Set problem: In the data below, rewrite the part that opens with the line containing "point at 30,144?" and closes with the line containing "How much of", substituting "separation" for "distance" and leaving everything else unchanged. Return only those lines.

Entries:
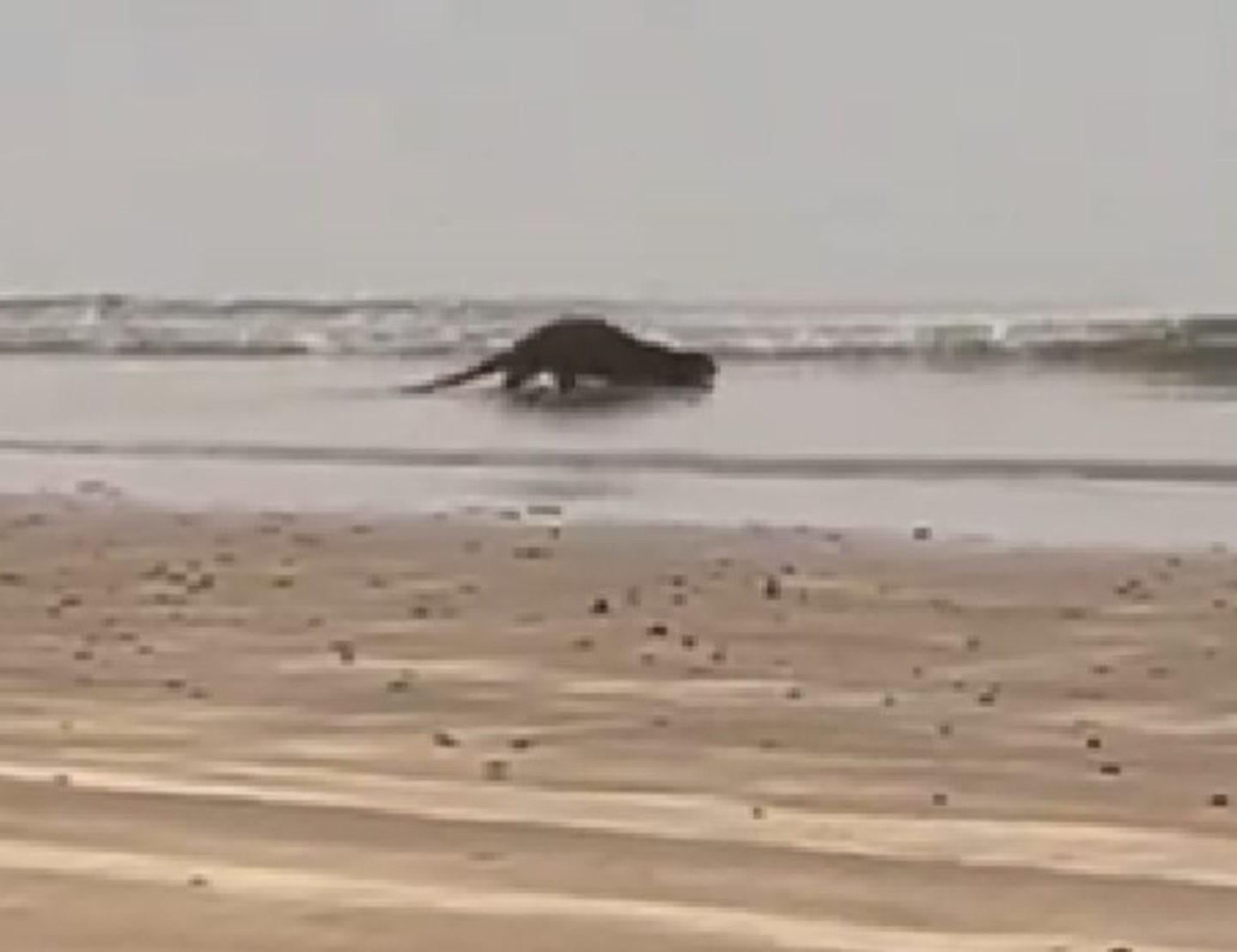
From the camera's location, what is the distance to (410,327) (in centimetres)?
* * *
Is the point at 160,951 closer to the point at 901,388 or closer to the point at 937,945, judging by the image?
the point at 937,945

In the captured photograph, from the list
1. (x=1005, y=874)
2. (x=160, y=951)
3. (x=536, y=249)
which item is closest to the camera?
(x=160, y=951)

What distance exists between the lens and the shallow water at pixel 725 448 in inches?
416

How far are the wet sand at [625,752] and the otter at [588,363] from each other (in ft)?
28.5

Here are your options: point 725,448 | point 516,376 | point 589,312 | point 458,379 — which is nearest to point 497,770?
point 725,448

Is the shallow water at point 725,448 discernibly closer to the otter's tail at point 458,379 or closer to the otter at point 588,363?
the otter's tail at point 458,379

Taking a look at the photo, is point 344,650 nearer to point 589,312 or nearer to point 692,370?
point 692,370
* * *
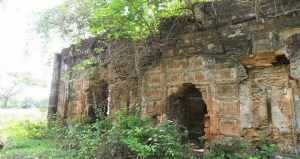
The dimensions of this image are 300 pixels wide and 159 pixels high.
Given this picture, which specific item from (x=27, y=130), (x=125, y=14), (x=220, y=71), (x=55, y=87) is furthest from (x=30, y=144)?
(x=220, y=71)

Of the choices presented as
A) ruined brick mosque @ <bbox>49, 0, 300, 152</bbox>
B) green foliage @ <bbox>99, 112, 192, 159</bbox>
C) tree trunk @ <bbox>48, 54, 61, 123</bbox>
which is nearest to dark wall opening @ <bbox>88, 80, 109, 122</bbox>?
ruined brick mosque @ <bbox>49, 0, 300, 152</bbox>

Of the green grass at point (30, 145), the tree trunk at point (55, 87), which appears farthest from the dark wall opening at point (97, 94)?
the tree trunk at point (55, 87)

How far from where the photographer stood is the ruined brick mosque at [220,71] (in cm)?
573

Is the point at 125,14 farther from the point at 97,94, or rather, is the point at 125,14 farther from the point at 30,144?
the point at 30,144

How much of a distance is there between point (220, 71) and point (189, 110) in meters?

Solution to the problem:
Is the point at 125,14 farther from the point at 97,94, or rather, is the point at 125,14 farther from the point at 30,144?
the point at 30,144

How much of a separation is there between point (220, 71) and point (189, 110) in meters?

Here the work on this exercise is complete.